### Document excerpt

- - - -

How can I make (Fold s a) from Control.Lens a monoid?

Question

I'm fooling around with lenses and prisms and I've gotten into the weeds a bit. I want to write the following in template Haskell but as is it doesn't compile:

data Suit = Spade | Heart | Diamond | Club
makePrisms ''Suit
blackSuits = _Spade <> _Club

Everything I know about lenses and prisms (as well as comments in the Getter documentation) suggests that _Spade <> _Club should be a valid Fold Suit () . But ghc can't compile the above code; it complains about several ambiguous instances. ghci gives me the following type signature for _Spade <> _Club :

_Spade <> _Club
  :: (Applicative f, Monoid (p Suit (f Suit)), Choice p) =>
     p () (f ()) -> p Suit (f Suit)

And by replacing p with (->) I can relax that type to

(Applicative f, Monoid (f Suit)) => (() -> f ()) -> Suit -> f Suit

The only difference between that and Fold Suit () is that the latter has (Applicative f, Contravariant f) => ... instead of the Monoid (f Suit) restriction. When I read up on Contravariant I see assertions that (Applicative f, Contravariant f) together imply that f is actually Const r for some monoid r . That seems to suggest that the type above is actually a subset of Fold Suit () . But when I try to add blackSuits :: Fold Suit () to my code I get

Could not deduce (Monoid (f Suit)) arising from a use of ‘<>’
from the context (Contravariant f, Applicative f) ...

I get similar errors if I just try to define monoids on folds instead of starting with prisms. Nothing I've done to try and make Fold sa a Monoid passes the compiler. Is there any way to make this work?

Answer 1

If you look at the Fold signature:

type Fold s a = forall f. (Contravariant f, Applicative f)=> (a -> f a) -> s -> f s

it says it has to work for all f that are Contravariant and Applicative . When you combine two folds together using <> , the Semigroup instance for functions instance Semigroup b => Semigroup (a -> b) requires that fs is Semigroup . That means it will no longer type check as a Fold . However, most (all?) functions that take a fold in lens will still accept this because they take a Getting rsa = (a -> Const ra) -> s -> Const rs , which this will type check for.

There's a couple of things you can do. You could use the Fold newtype which has its own Monoid instance:

> :set -XTemplateHaskell
> import Control.Lens
> import Data.Semigroup
> data Suit = Spade | Heart | Diamond | Club; makePrisms ''Suit
> let blackSuitsFold = runFold $ Fold _Spade <> Fold _Club :: Fold Suit ()

Or you could "clone" the fold:

> let cloneFold = foldring . foldrOf
> let blackSuitsClone = cloneFold $ _Spade <> _Club :: Fold Suit ()

or, if you don't need it to be a Fold you can use Getting synonym which would work the same in most cases:

> let blackSuitsGetter = _Spade `mappend` _Club :: Monoid r => Getting r Suit ()
> has blackSuitsGetter Spade
True

- - - -

### Listing
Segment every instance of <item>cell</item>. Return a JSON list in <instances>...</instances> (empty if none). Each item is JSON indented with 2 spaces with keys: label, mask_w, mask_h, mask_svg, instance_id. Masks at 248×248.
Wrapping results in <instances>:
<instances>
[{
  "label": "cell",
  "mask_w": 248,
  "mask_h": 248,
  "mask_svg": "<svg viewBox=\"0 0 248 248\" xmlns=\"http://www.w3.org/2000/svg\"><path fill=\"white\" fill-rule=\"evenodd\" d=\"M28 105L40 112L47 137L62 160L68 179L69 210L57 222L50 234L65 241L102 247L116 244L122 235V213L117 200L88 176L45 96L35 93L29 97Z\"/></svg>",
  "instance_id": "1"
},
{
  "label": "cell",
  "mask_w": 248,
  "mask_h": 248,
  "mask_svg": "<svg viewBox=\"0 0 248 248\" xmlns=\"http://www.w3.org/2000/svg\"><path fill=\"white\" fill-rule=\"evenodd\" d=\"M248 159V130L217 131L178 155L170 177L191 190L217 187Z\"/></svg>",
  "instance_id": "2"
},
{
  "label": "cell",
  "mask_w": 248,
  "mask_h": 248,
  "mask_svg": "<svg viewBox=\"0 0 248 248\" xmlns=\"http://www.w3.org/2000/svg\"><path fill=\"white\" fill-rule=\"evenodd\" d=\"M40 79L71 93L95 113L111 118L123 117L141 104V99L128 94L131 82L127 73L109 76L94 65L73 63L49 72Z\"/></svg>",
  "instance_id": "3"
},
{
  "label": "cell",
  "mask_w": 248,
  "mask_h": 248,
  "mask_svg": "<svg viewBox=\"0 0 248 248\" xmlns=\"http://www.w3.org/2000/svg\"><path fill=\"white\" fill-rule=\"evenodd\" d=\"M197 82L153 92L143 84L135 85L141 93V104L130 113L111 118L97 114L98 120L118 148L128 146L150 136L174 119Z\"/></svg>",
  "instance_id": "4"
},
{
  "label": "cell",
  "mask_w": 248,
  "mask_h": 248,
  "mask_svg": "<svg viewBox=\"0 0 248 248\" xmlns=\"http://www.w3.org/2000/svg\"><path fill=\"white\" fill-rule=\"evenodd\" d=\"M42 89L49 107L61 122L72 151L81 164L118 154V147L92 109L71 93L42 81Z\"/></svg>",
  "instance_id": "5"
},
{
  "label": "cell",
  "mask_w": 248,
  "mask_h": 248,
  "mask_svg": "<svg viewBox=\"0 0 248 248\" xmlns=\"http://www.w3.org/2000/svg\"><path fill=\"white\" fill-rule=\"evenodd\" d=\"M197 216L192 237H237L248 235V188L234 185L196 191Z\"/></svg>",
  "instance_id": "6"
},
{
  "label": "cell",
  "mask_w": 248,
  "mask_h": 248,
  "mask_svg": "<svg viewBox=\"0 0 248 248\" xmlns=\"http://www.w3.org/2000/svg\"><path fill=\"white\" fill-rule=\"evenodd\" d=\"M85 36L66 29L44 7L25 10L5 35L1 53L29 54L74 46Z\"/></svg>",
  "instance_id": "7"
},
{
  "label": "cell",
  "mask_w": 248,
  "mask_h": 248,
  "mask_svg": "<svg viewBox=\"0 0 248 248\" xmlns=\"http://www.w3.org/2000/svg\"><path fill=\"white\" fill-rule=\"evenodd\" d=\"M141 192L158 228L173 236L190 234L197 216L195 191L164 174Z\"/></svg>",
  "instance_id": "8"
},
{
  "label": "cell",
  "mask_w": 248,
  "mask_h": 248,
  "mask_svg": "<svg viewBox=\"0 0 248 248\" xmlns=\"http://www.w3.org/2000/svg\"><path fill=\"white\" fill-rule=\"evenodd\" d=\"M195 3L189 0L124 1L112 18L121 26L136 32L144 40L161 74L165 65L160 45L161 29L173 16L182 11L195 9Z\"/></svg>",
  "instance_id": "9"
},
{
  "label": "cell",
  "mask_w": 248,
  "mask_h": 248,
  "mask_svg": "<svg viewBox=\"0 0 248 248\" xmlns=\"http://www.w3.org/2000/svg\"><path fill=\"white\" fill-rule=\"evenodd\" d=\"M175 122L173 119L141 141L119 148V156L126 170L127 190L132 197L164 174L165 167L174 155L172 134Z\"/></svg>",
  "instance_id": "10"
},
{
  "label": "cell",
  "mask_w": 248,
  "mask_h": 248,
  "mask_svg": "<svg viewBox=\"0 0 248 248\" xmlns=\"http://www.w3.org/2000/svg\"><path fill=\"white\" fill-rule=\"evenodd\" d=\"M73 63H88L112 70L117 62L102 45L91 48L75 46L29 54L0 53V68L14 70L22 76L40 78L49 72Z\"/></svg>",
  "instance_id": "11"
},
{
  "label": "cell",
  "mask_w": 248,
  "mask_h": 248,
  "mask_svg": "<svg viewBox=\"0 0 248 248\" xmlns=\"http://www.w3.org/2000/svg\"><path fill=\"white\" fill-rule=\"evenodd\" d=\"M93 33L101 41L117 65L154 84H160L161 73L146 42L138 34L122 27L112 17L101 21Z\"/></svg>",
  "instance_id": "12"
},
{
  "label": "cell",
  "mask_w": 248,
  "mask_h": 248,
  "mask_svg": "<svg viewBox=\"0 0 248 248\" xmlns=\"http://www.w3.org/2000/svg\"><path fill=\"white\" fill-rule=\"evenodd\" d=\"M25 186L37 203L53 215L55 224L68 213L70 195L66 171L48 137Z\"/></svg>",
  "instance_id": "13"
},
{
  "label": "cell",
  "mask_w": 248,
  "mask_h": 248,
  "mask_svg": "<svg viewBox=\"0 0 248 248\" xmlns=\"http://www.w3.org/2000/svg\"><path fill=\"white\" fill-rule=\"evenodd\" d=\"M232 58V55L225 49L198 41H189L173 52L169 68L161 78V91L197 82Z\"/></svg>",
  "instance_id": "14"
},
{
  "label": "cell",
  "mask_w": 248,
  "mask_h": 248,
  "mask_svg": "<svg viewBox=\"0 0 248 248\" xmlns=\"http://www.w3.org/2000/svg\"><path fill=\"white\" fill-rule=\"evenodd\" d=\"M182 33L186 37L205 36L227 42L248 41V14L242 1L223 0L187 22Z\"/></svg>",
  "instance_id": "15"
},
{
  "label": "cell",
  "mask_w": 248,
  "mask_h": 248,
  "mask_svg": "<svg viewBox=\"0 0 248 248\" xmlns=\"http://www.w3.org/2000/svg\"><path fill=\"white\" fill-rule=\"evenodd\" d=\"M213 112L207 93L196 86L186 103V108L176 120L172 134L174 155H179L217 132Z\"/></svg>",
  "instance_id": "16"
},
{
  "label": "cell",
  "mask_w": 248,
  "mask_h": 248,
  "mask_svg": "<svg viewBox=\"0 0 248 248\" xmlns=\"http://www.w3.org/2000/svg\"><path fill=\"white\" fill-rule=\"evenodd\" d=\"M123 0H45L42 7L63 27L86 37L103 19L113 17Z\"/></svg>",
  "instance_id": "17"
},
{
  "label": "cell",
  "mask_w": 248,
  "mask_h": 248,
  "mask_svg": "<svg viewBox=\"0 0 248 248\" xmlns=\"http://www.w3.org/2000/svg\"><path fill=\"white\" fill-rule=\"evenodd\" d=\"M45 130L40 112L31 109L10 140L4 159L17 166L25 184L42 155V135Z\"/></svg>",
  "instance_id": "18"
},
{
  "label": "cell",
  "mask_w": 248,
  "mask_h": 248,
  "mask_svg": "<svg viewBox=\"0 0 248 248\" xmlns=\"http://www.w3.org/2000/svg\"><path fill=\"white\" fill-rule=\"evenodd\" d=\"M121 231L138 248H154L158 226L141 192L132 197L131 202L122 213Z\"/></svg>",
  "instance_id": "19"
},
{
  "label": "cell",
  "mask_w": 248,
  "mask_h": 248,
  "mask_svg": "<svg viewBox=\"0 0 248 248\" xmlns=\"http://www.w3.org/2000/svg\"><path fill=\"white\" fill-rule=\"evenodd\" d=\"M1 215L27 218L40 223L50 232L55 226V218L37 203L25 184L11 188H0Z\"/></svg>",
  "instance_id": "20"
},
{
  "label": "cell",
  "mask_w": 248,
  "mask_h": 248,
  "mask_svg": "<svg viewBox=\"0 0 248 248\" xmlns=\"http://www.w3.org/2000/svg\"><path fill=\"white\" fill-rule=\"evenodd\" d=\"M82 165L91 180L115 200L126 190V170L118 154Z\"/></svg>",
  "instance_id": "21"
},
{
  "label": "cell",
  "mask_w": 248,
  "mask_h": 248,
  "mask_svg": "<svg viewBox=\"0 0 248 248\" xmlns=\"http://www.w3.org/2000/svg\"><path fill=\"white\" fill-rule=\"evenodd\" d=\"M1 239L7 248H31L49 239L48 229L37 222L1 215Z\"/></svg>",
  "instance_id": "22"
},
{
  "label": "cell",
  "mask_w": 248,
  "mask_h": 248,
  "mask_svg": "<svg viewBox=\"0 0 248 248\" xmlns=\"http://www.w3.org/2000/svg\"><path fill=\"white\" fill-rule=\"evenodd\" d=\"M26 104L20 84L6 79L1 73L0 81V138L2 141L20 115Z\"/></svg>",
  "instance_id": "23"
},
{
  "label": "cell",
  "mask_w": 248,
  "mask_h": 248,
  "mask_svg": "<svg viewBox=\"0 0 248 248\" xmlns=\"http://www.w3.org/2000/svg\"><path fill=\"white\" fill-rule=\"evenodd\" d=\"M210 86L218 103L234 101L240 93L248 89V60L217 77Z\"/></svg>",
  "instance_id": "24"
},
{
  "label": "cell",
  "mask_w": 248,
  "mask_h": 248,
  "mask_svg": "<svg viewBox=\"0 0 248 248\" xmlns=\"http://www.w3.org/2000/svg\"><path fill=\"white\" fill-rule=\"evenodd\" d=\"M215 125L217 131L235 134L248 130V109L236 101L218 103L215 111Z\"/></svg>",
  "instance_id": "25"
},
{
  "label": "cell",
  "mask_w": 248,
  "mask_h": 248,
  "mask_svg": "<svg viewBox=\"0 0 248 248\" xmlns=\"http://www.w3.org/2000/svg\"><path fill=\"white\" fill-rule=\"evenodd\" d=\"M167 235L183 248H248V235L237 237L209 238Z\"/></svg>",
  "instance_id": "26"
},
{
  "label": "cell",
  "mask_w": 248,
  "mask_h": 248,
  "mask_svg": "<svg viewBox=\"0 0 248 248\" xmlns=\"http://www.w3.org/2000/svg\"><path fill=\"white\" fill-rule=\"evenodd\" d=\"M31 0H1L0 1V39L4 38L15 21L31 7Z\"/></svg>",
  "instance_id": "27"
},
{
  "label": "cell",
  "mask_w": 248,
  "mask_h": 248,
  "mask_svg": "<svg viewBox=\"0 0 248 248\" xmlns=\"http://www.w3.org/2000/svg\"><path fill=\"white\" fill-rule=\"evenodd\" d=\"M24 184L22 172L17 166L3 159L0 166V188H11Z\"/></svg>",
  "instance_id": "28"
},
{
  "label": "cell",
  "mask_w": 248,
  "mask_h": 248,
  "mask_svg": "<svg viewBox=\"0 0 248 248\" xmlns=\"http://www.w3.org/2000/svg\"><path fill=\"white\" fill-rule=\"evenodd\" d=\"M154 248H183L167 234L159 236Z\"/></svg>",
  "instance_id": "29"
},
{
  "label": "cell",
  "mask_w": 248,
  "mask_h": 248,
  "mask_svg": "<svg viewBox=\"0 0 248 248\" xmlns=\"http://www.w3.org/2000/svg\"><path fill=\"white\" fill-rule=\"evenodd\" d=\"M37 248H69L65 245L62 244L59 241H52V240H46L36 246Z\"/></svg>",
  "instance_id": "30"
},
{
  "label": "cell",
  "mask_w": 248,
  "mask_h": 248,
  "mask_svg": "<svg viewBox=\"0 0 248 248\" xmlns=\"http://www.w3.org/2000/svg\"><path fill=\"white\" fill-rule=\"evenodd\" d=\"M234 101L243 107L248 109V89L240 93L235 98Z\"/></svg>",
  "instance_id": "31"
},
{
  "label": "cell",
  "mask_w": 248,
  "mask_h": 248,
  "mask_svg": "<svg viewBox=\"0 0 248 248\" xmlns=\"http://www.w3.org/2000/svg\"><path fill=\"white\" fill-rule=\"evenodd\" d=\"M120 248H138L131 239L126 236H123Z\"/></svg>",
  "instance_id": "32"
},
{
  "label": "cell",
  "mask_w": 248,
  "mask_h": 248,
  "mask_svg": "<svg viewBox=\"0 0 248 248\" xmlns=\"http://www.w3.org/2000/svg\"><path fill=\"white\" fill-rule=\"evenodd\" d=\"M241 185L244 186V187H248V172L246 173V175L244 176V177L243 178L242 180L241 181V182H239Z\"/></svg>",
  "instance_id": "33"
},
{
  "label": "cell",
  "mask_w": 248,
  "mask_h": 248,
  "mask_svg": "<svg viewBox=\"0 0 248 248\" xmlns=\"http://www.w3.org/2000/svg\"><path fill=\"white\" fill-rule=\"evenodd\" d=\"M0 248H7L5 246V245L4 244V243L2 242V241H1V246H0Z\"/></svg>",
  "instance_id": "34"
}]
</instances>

- - - -

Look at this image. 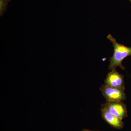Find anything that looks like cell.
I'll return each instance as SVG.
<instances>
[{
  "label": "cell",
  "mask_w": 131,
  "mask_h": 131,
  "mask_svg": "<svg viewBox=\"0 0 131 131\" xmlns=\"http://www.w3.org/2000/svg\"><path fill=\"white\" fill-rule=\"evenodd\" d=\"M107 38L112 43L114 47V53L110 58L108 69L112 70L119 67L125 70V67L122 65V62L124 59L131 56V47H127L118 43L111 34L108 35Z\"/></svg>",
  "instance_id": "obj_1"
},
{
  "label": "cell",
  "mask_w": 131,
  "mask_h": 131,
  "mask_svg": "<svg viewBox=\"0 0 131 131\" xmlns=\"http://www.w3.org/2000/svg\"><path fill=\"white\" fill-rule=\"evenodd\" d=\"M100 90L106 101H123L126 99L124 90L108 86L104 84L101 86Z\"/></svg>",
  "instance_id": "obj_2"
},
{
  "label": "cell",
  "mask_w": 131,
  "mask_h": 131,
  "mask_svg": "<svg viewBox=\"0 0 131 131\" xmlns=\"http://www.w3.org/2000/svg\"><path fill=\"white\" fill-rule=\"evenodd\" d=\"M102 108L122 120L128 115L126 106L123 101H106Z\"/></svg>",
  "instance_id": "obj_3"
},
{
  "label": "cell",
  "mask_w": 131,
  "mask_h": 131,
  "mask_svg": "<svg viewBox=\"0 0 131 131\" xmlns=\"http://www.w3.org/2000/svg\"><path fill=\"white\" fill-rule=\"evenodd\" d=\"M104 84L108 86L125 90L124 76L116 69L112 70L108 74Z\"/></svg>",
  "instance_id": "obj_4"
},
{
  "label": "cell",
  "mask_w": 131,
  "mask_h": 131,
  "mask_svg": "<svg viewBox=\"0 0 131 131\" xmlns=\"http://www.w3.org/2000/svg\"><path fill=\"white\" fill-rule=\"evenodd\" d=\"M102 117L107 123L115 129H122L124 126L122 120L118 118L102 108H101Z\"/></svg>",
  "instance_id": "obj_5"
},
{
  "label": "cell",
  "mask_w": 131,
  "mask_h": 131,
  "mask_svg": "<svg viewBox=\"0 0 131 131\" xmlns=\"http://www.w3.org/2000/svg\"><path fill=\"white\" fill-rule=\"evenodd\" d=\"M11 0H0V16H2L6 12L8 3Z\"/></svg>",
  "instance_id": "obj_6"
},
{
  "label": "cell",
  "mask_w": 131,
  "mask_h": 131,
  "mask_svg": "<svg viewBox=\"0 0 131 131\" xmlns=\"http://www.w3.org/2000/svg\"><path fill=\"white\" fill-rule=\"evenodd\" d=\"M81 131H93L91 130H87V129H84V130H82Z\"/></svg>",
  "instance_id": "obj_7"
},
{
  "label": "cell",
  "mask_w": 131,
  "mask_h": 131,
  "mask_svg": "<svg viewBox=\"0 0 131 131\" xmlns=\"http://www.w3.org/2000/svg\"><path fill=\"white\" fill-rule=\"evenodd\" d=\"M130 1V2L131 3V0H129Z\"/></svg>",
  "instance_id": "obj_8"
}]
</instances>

- - - -

### Required actions
a) Duplicate the Haskell lens thread word for word, taking everything from "or, if you don't" down to "Getting r Suit ()".
b) List every name that Answer 1 in the Haskell lens thread binds with let in its GHCi session.

### Answers provided
a)
or, if you don't need it to be a Fold you can use Getting synonym which would work the same in most cases:

> let blackSuitsGetter = _Spade `mappend` _Club :: Monoid r => Getting r Suit ()

b)
blackSuitsFold
cloneFold
blackSuitsClone
blackSuitsGetter